[BEGIN DATA SUPPLIED]

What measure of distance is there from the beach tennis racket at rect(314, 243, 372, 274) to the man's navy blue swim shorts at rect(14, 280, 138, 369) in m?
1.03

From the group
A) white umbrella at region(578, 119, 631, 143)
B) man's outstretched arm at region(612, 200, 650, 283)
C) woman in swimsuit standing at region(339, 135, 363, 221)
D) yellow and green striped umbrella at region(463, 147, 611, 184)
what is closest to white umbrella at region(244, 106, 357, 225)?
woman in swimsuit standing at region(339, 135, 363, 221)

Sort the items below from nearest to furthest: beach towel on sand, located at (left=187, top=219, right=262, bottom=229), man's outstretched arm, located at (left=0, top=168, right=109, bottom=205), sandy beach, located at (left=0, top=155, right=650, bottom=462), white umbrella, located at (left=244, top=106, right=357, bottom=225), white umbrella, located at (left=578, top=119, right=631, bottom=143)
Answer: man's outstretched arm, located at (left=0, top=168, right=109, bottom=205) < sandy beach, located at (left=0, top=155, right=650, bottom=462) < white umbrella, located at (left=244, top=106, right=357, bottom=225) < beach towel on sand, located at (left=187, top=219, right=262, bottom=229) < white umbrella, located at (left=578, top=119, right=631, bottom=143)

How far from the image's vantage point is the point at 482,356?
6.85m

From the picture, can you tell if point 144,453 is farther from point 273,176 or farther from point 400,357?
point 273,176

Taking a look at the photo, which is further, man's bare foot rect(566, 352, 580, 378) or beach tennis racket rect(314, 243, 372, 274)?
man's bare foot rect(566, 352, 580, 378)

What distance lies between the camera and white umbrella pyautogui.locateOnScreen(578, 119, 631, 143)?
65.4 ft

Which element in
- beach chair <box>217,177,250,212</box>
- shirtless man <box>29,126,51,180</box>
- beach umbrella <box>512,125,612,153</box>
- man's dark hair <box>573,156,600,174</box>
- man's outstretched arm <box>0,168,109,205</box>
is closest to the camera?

[END DATA SUPPLIED]

- _EXERCISE GOAL_
Rewrite the records above with "beach chair" swapped for "deck chair" and every other character left as it is.

- _FINAL RESULT_
What measure of distance is there from the beach tennis racket at rect(314, 243, 372, 274) to the man's navy blue swim shorts at rect(14, 280, 138, 369) in m?
1.03

From the group
A) white umbrella at region(578, 119, 631, 143)
B) man's outstretched arm at region(612, 200, 650, 283)
C) woman in swimsuit standing at region(339, 135, 363, 221)
D) yellow and green striped umbrella at region(463, 147, 611, 184)
what is closest to white umbrella at region(244, 106, 357, 225)?
woman in swimsuit standing at region(339, 135, 363, 221)

Sort the items below from nearest to furthest: beach towel on sand, located at (left=187, top=219, right=262, bottom=229), man's outstretched arm, located at (left=0, top=168, right=109, bottom=205), sandy beach, located at (left=0, top=155, right=650, bottom=462), white umbrella, located at (left=244, top=106, right=357, bottom=225), white umbrella, located at (left=578, top=119, right=631, bottom=143)
Answer: man's outstretched arm, located at (left=0, top=168, right=109, bottom=205) < sandy beach, located at (left=0, top=155, right=650, bottom=462) < white umbrella, located at (left=244, top=106, right=357, bottom=225) < beach towel on sand, located at (left=187, top=219, right=262, bottom=229) < white umbrella, located at (left=578, top=119, right=631, bottom=143)

How far from the image's vantage point is the point at 482,356?
6.85m

From the picture, can you tell if point 144,453 is farther from point 273,176 or farther from point 400,357?
point 273,176

Taking a look at the photo, which is further, man's bare foot rect(566, 352, 580, 378) or beach tennis racket rect(314, 243, 372, 274)?
man's bare foot rect(566, 352, 580, 378)

What distance lies between the camera and white umbrella pyautogui.locateOnScreen(578, 119, 631, 143)?
65.4 ft

Which element in
- deck chair <box>217,177,250,212</box>
- shirtless man <box>29,126,51,180</box>
- beach umbrella <box>512,125,612,153</box>
- man's dark hair <box>573,156,600,174</box>
- man's outstretched arm <box>0,168,109,205</box>
is closest to the camera?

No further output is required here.